Cerca de 60% dos eleitores
votaram nas três áreas onde o
pleito já ocorreu, segundo dados preliminares das autoridades indianas -o voto é facultativo. As eleições, divididas em
sete fases para permitir total
ocupação militar das zonas
eleitorais, começaram em 17
novembro e vão até o próximo
dia 24. Para evitar distúrbios, a
apuração só começa no dia 28.
A operação eleitoral assemelha-se a uma guerra, embora a
Conferência Hurriyat, aliança
separatista, tenha afirmado
que não usaria a força para promover o boicote. Protestos estão proibidos e os principais líderes separatistas, em prisão
domiciliar preventiva. "Estas
eleições são uma farsa para legitimar a ocupação indiana",
disse o engenheiro caxemire
Shadab Qayoom, em conversa
por telefone com a Folha.
Para a maioria dos caxemires, porém, luz elétrica e água
encanada são promessas mais
sedutoras do que a luta pela
improvável independência,
que já deixou 60 mil mortos
desde o início do levante, no final da década de 80. O voto, entretanto, não significa necessariamente apoio a Nova Déli.
"Liberdade"
"Azadi" é palavra de ordem
que ressoa na Caxemira. Traduzido literalmente como "liberdade", o termo tem um significado amplo, diz o acadêmico indiano Sumit Ganguly. "Para algumas pessoas, azadi representa um emprego. Para outras, a possibilidade de se unir
ao Paquistão. Azadi pode significar a independência, maior
autonomia regional. Depende
do contexto e do indivíduo."
"Azadi" é também o termo
usado por Islamabad para qualificar a Caxemira paquistanesa
-que, ao contrário da indiana,
não faz parte da federação.
"Confundir o desejo de liberdade com a intenção de unir-se ao
Estado paquistanês é um erro
que tanto paquistaneses como
indianos cometeram no passado", disse o analista à Folha.
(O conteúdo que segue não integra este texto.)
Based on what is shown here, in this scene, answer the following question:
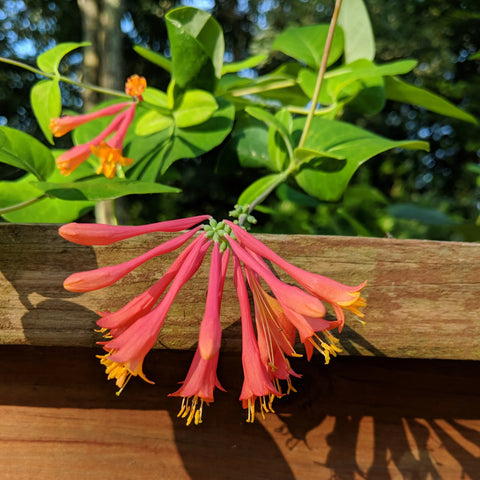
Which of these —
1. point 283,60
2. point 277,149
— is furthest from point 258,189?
point 283,60

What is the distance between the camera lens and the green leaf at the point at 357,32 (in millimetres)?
502

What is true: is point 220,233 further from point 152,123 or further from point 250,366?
point 152,123

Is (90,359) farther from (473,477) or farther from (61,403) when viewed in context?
(473,477)

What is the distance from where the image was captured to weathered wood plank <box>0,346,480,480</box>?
0.32m

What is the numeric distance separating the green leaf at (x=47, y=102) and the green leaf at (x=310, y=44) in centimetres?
24

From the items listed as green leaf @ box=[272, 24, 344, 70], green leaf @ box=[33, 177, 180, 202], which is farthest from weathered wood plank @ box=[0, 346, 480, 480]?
green leaf @ box=[272, 24, 344, 70]

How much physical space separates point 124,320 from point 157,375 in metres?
0.09

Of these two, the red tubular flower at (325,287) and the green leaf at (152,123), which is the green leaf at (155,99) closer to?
the green leaf at (152,123)

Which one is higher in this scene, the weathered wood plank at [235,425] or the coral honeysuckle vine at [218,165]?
the coral honeysuckle vine at [218,165]

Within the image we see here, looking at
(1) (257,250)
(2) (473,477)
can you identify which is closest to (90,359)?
(1) (257,250)

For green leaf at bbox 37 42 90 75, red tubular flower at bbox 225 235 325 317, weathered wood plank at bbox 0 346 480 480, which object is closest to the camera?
red tubular flower at bbox 225 235 325 317

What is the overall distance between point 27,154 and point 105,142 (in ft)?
0.25

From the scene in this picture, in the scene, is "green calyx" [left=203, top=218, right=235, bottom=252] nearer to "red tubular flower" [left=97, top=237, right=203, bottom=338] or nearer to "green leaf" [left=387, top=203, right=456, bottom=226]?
"red tubular flower" [left=97, top=237, right=203, bottom=338]

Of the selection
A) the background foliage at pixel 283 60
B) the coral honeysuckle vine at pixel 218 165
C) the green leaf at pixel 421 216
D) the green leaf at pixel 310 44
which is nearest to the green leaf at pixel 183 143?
the coral honeysuckle vine at pixel 218 165
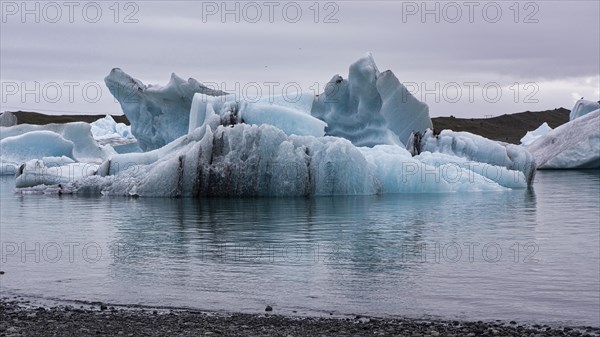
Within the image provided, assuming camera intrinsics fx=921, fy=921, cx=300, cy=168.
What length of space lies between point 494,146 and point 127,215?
15.9 meters

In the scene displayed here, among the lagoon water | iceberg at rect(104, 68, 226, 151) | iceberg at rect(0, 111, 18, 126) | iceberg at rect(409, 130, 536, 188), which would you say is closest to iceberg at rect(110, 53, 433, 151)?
iceberg at rect(104, 68, 226, 151)

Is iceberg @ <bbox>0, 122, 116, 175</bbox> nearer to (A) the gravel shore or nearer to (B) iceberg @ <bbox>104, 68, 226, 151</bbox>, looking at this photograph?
(B) iceberg @ <bbox>104, 68, 226, 151</bbox>

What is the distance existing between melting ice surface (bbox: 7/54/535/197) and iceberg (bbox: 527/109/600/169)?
1145cm

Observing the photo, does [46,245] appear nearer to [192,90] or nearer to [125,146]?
[192,90]

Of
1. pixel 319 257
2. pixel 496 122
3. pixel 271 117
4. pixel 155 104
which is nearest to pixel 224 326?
pixel 319 257

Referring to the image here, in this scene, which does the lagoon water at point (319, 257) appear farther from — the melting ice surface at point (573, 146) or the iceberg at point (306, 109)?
the melting ice surface at point (573, 146)

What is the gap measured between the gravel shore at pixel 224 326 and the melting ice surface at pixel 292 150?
1489 cm

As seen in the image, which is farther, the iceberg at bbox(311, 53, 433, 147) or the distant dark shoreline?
the distant dark shoreline

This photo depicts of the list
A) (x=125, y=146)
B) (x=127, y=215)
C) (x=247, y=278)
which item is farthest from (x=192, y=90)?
(x=247, y=278)

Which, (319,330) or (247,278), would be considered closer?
(319,330)

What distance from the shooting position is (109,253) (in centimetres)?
1388

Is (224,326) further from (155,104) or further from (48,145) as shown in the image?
(48,145)

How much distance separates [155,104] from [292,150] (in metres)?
11.7

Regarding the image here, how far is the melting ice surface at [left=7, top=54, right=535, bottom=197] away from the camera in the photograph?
24.0m
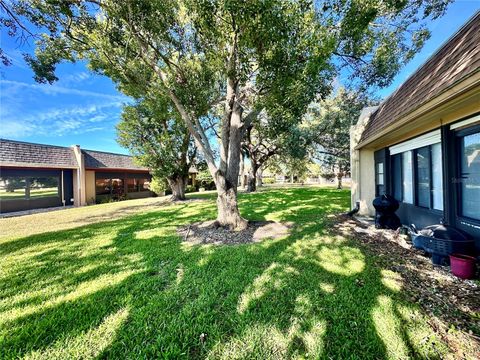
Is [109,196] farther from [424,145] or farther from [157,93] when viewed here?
[424,145]

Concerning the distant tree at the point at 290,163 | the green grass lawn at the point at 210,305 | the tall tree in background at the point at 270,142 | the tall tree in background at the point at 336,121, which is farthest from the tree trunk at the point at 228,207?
the distant tree at the point at 290,163

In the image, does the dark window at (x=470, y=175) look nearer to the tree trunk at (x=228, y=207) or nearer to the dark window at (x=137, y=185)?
the tree trunk at (x=228, y=207)

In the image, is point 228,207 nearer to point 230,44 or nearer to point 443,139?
point 230,44

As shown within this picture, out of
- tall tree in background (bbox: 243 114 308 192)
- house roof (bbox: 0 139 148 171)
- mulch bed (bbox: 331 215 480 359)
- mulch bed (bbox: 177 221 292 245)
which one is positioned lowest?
mulch bed (bbox: 331 215 480 359)

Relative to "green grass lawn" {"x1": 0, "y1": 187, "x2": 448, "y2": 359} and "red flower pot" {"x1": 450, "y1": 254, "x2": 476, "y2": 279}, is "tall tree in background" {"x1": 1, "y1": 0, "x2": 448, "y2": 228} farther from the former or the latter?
"red flower pot" {"x1": 450, "y1": 254, "x2": 476, "y2": 279}

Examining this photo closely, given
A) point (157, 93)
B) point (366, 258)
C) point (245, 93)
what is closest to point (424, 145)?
point (366, 258)

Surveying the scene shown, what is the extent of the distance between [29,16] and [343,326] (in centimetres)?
895

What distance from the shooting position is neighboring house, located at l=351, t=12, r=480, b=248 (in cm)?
296

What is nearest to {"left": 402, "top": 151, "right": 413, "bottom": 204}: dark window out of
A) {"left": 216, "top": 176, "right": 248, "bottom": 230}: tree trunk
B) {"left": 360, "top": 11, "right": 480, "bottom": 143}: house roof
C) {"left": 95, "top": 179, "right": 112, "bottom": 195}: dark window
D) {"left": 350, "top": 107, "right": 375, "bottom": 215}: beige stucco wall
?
{"left": 350, "top": 107, "right": 375, "bottom": 215}: beige stucco wall

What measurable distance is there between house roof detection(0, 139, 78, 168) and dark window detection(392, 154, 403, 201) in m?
17.6

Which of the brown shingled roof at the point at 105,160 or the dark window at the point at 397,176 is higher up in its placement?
the brown shingled roof at the point at 105,160

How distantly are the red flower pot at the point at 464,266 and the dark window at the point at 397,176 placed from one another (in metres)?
3.51

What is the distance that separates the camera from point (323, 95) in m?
7.16

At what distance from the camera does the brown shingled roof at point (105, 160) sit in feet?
48.5
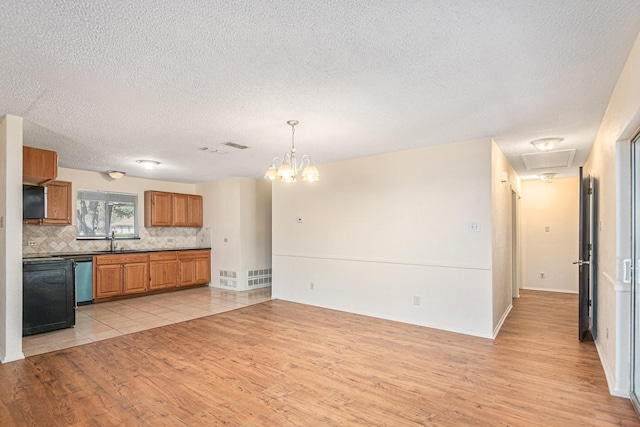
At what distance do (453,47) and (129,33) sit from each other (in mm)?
1874

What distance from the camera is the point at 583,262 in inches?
154

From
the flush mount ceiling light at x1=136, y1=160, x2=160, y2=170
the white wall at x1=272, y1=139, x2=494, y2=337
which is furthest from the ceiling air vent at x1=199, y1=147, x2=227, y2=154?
the white wall at x1=272, y1=139, x2=494, y2=337

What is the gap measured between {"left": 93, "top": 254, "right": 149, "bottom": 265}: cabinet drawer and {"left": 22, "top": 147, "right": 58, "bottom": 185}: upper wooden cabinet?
2.34 m

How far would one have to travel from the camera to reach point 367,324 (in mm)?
4527

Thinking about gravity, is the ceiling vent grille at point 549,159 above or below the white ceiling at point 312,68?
below

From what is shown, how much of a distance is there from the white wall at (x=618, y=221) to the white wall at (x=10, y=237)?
16.5 feet

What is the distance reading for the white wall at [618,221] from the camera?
86.2 inches

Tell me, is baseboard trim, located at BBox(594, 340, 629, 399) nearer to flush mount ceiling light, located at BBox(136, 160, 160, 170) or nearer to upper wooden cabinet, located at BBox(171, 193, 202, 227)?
flush mount ceiling light, located at BBox(136, 160, 160, 170)

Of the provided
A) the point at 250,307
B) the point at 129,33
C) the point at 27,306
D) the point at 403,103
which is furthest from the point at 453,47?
the point at 27,306

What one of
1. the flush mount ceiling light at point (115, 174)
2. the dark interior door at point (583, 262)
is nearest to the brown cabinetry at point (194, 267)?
the flush mount ceiling light at point (115, 174)

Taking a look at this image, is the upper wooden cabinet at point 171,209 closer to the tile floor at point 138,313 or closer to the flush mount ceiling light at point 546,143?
the tile floor at point 138,313

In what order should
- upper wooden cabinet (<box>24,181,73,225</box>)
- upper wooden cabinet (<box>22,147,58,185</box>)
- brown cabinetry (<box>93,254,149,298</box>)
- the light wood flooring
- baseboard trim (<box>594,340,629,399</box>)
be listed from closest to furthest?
the light wood flooring, baseboard trim (<box>594,340,629,399</box>), upper wooden cabinet (<box>22,147,58,185</box>), upper wooden cabinet (<box>24,181,73,225</box>), brown cabinetry (<box>93,254,149,298</box>)

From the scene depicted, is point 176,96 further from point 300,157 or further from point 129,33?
point 300,157

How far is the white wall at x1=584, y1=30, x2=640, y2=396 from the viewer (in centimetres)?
219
Nascente de rios importantes e estopim de 2 das 3 guerras
travadas entre Índia e Paquistão, a Caxemira é uma das zonas mais militarizadas do planeta. A região de maioria muçulmana, que no passado foi
um reino independente e uniu-se à Índia após tentativa de
anexação paquistanesa, é hoje
repartida entre Nova Déli (que
controla cerca de 60% de seu
território), Islamabad (com
30%) e Pequim (10%).
Na porção indiana (o Estado
de Jammu e Caxemira), mais
de 500 mil soldados estão
prontos para reagir a qualquer
tentativa de se separar pelas armas. Há um militar para cada
20 civis -na fronteira, o número chega a 1 para 4. "Somos um
país ocupado", diz Qayoom.
"O máximo que os caxemires
podem esperar é mais autonomia", afirma Ganguly, lembrando que a proposta de um
plebiscito local sobre a independência, aprovada por resolução da ONU em 1949, não
tem apoio de nenhum partido
de alcance nacional. Quase um
terço dos 10 milhões de habitantes de Jammu e Caxemira é
hindu, e muitos acreditam que
a independência provocaria
uma limpeza étnica.
"Viajei muito pela região, escrevi três livros sobre a Caxemira e mais artigos do que sou
capaz de lembrar... Há pouquíssimas coisas que posso
afirmar, com certeza, que não
acontecerão enquanto eu viver.
A independência da Caxemira
é uma delas", diz Ganguly.
Também cético, Nayan
Chanda, especialista em globalização da Universidade Yale,
nos EUA, diz que o contexto internacional é desfavorável à independência caxemire. "A região se tornou estratégica para
o combate ao terrorismo, que é
uma preocupação global."
Raízes do Conflito
Para Sumit Ganguly, o autoritarismo de Nova Déli explica
a revolta caxemire, convertida
em terrorismo pela infiltração
paquistanesa.
"O governo federal e, sobretudo, o premiê Rajiv Gandhi
[1984-1989], tem responsabilidade pela crise original. Nova
Déli tentou impor suas escolhas na Caxemira. Isso gerou
uma grande insatisfação, e os
jovens optaram por protestos
extra-parlamentares: paralisações, protestos, violência ocasional", diz o indiano. "Com a
vinda de grupos treinados no
Paquistão, o movimento autonomista se modificou, e os caxemires ficaram totalmente
marginalizados", diz Ganguly.
O cientista político Rasul
Bakhsh Rais, da Universidade
de Administração de Lahore
(Paquistão), conta que muitos
grupos que lutam contra o domínio indiano na região foram
treinados pelo Exército do país
para combater os soviéticos no
Afeganistão.
"O Exército treinou o Lashkar-e-Taiba [no final dos anos
70 e 80], com apoio inclusive da
CIA. Mas isso não significa que
o Paquistão tenha algum controle sobre esse grupo ou os demais que atuam na Caxemira",
diz Rais.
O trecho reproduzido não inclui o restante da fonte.